* _Exercise goal_:
Every record must come back unchanged, apart from the pictures, which are dropped.

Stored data
┄┄┄┄┄┄┄┄┄┄
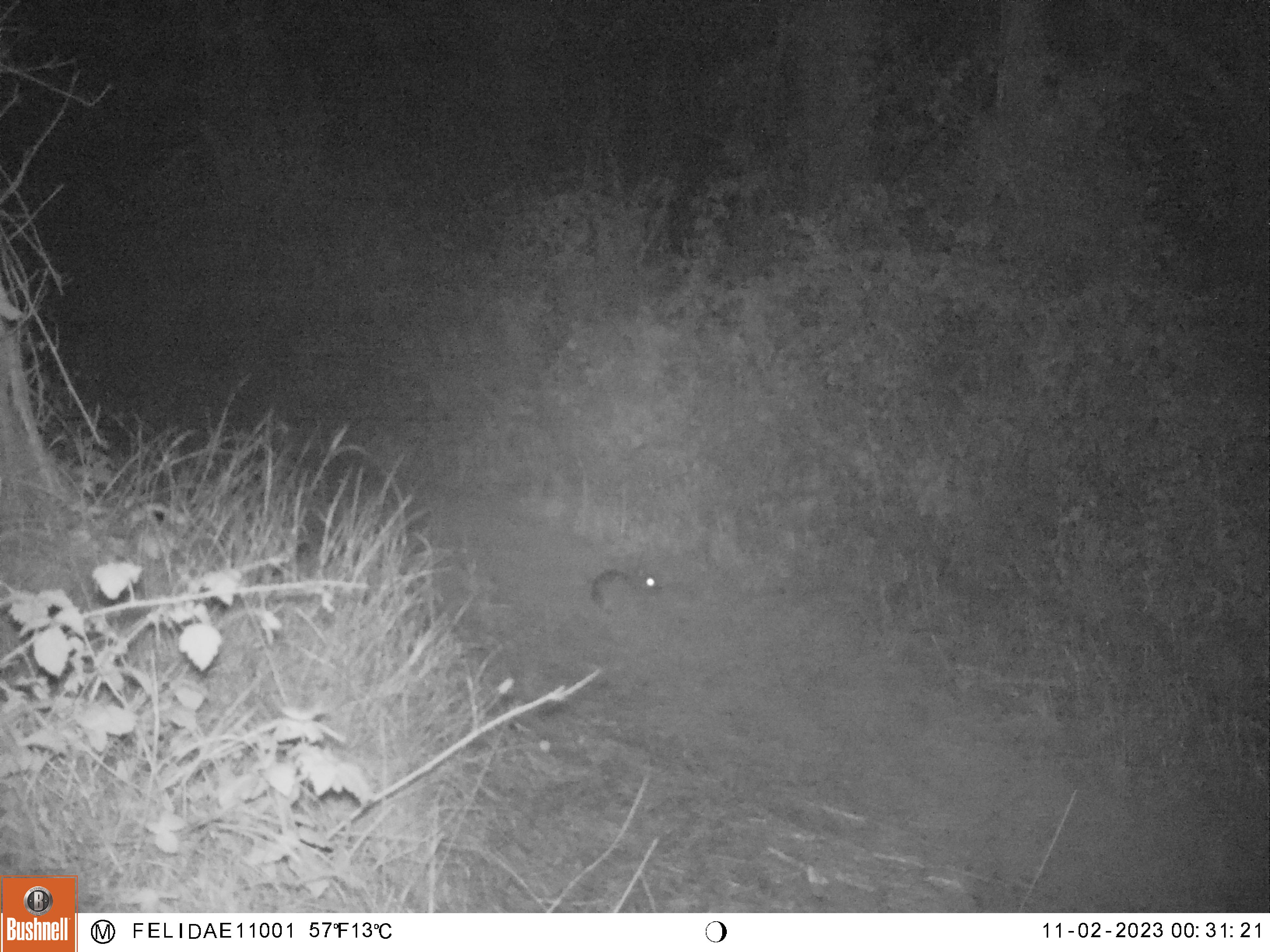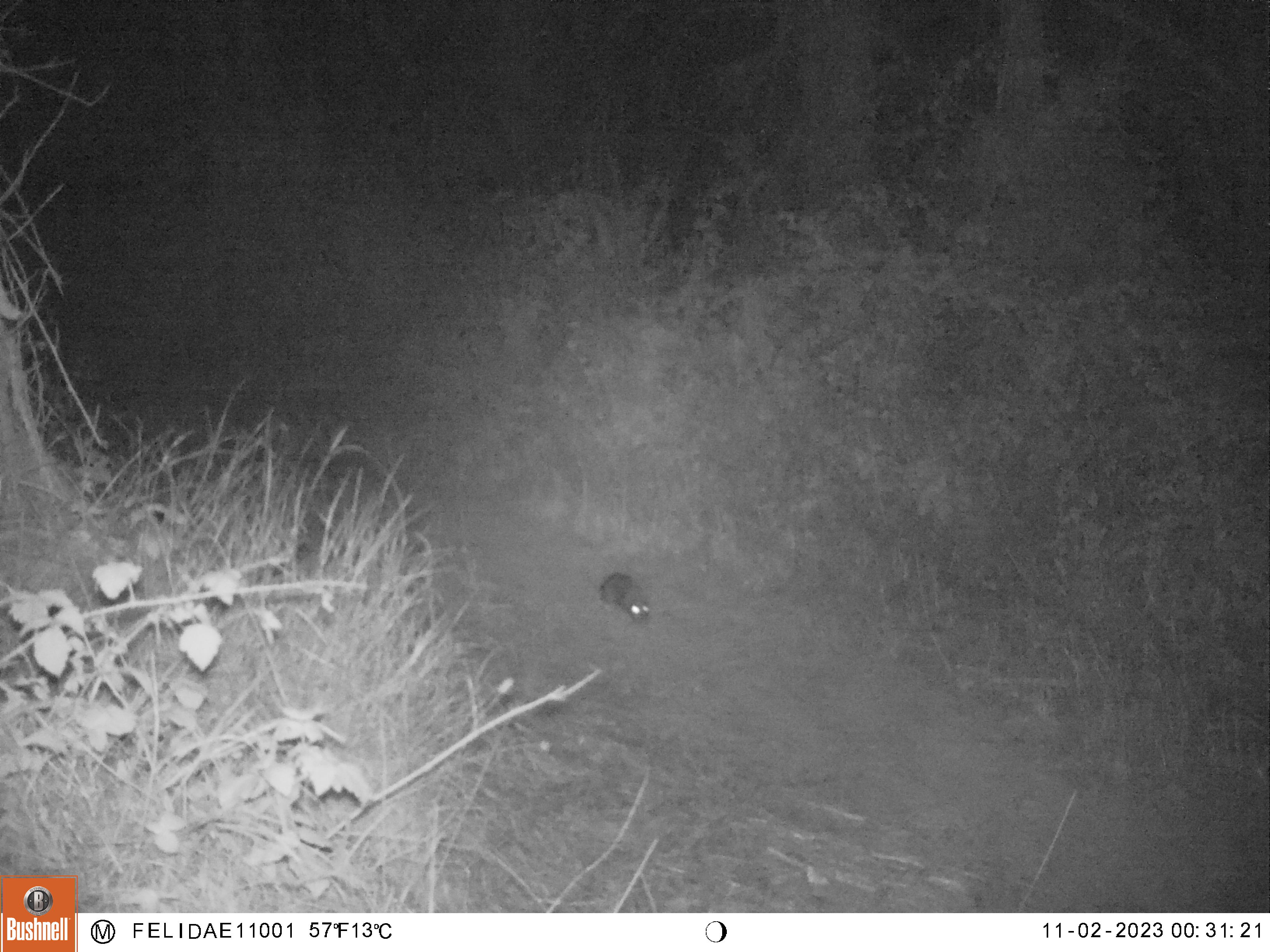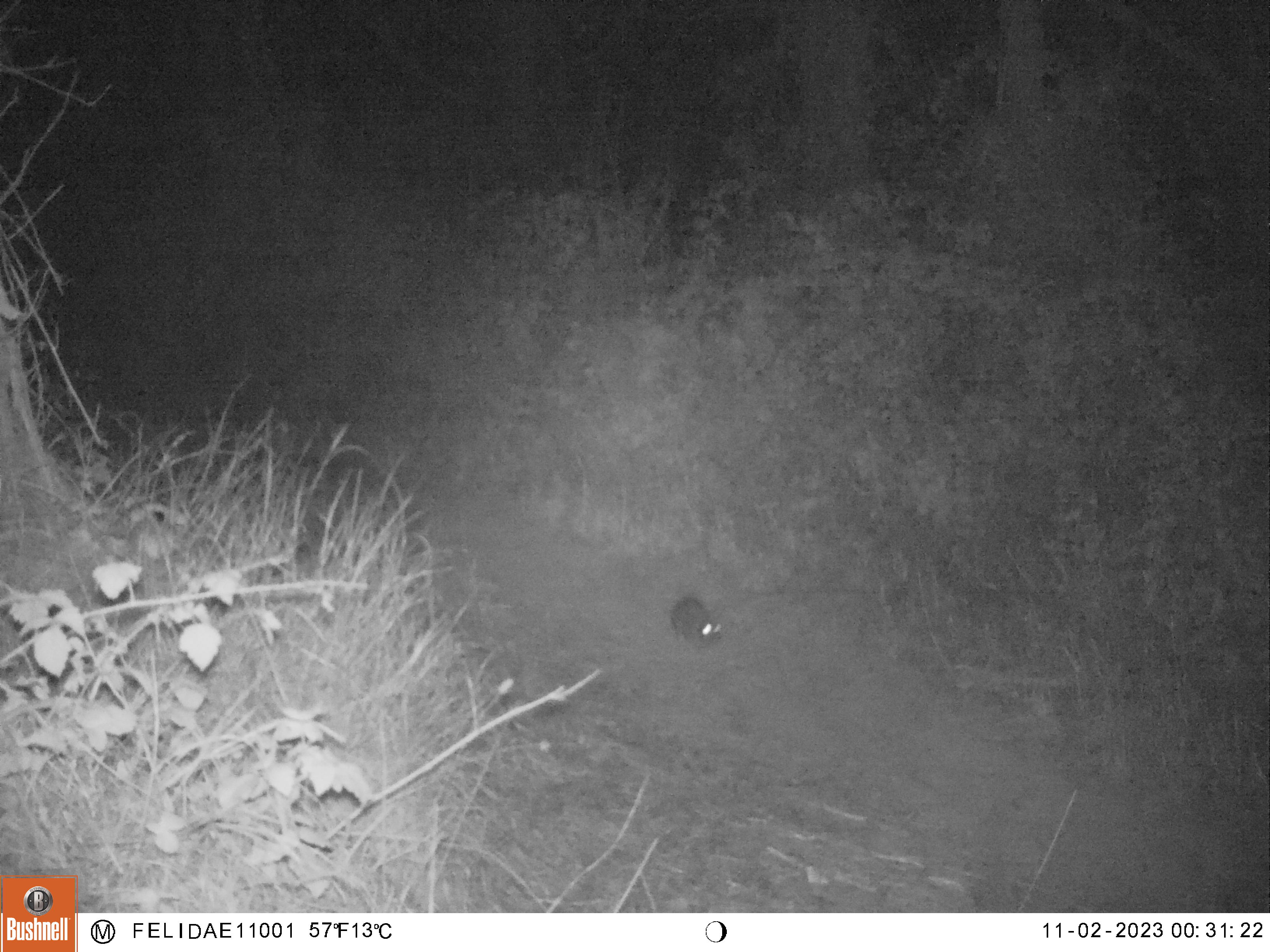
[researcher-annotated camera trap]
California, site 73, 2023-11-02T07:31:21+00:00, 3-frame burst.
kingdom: Animalia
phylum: Chordata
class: Mammalia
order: Lagomorpha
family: Leporidae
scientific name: Leporidae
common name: rabbit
Rabbit (Leporidae).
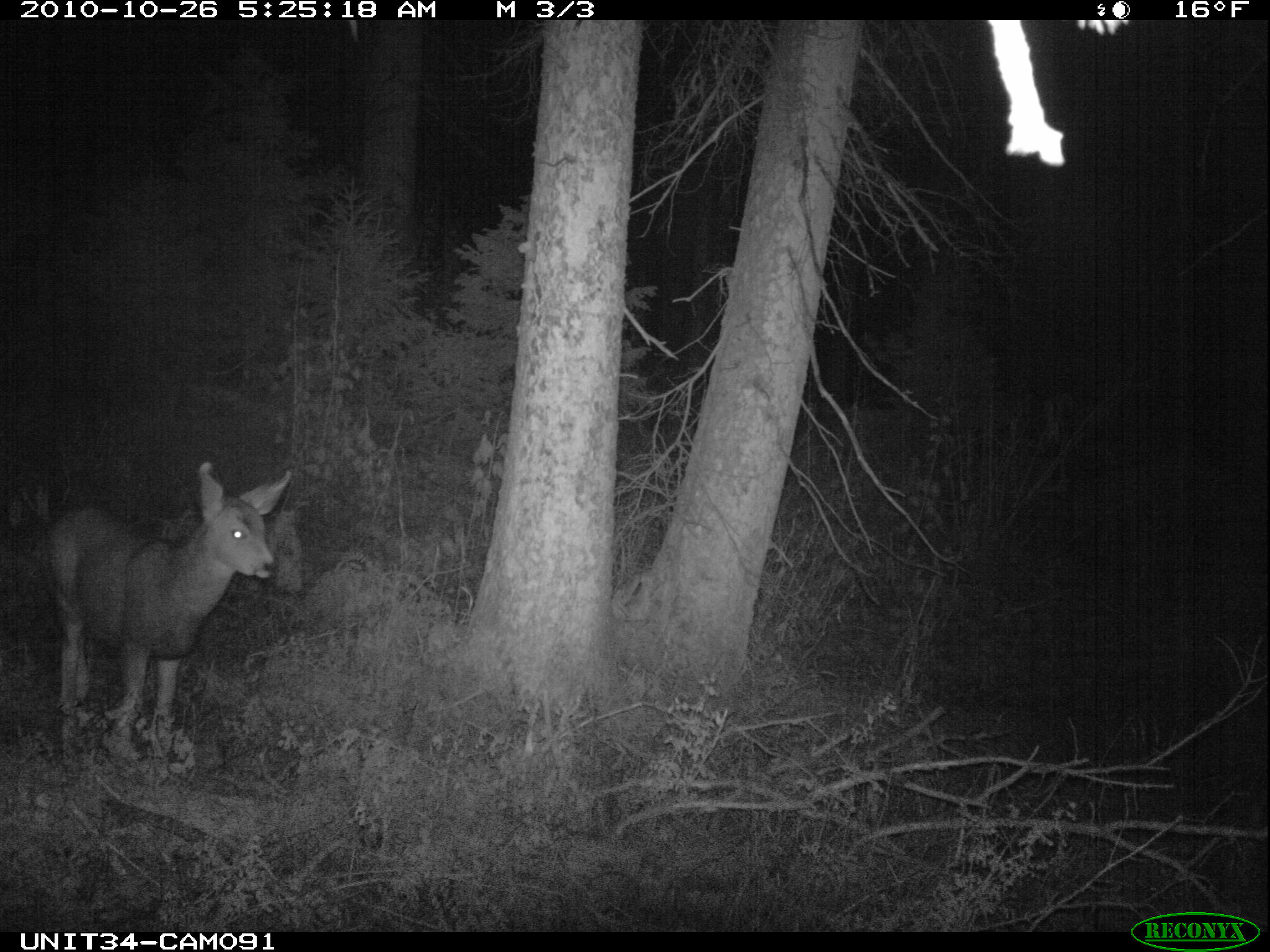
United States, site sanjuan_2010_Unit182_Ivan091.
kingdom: Animalia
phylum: Chordata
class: Mammalia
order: Artiodactyla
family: Cervidae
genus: Odocoileus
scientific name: Odocoileus hemionus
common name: mule deer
Odocoileus hemionus (mule deer).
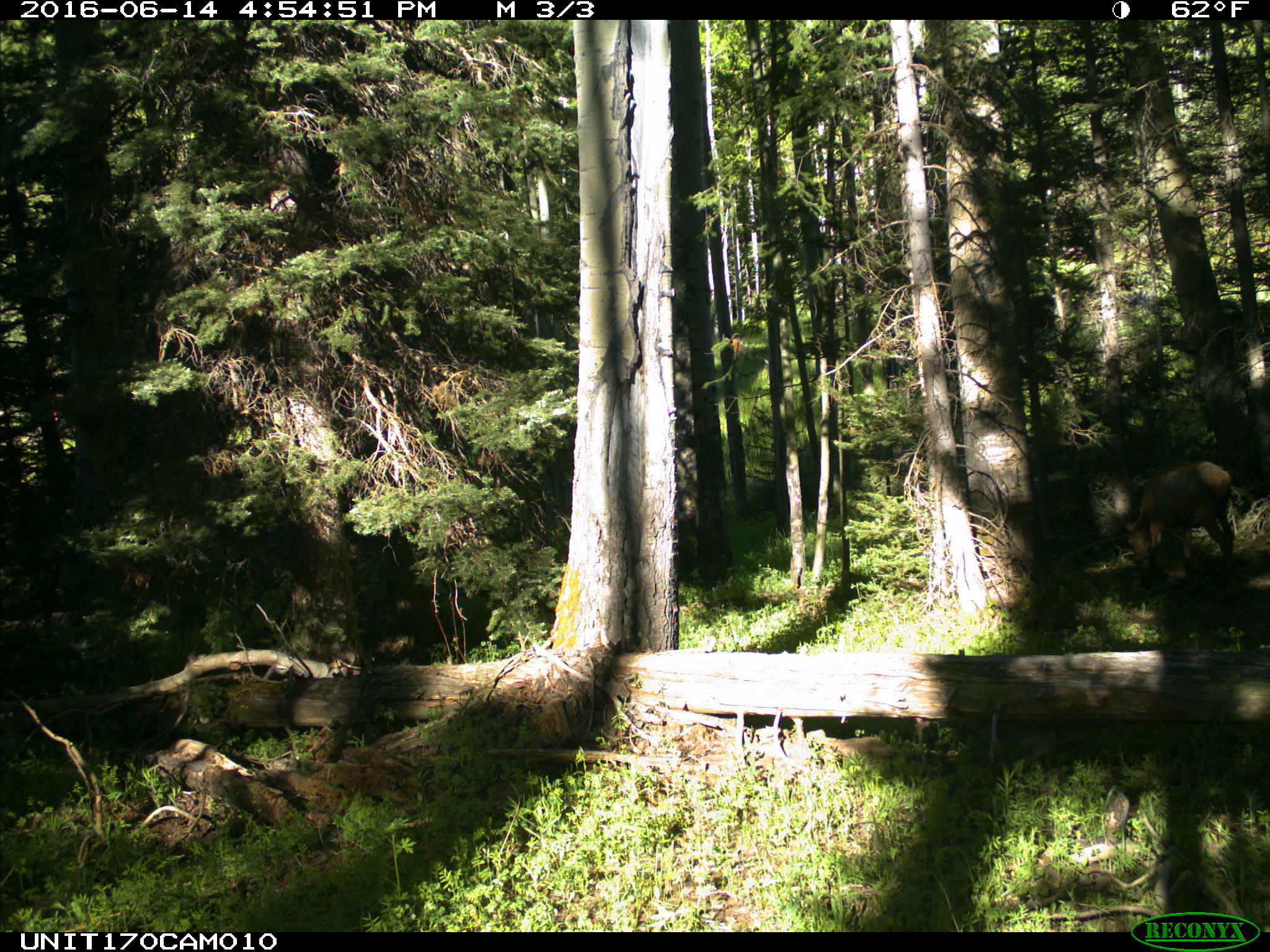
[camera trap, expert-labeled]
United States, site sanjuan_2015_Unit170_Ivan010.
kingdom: Animalia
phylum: Chordata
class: Mammalia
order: Artiodactyla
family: Cervidae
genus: Cervus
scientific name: Cervus elaphus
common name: red deer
┄┄┄┄┄┄┄┄┄┄
* _Answer for the task_:
[researcher-annotated camera trap]
California, site 73, 2023-11-02T07:31:21+00:00, 3-frame burst.
kingdom: Animalia
phylum: Chordata
class: Mammalia
order: Lagomorpha
family: Leporidae
scientific name: Leporidae
common name: rabbit
Rabbit (Leporidae).
United States, site sanjuan_2010_Unit182_Ivan091.
kingdom: Animalia
phylum: Chordata
class: Mammalia
order: Artiodactyla
family: Cervidae
genus: Odocoileus
scientific name: Odocoileus hemionus
common name: mule deer
Odocoileus hemionus (mule deer).
[camera trap, expert-labeled]
United States, site sanjuan_2015_Unit170_Ivan010.
kingdom: Animalia
phylum: Chordata
class: Mammalia
order: Artiodactyla
family: Cervidae
genus: Cervus
scientific name: Cervus elaphus
common name: red deer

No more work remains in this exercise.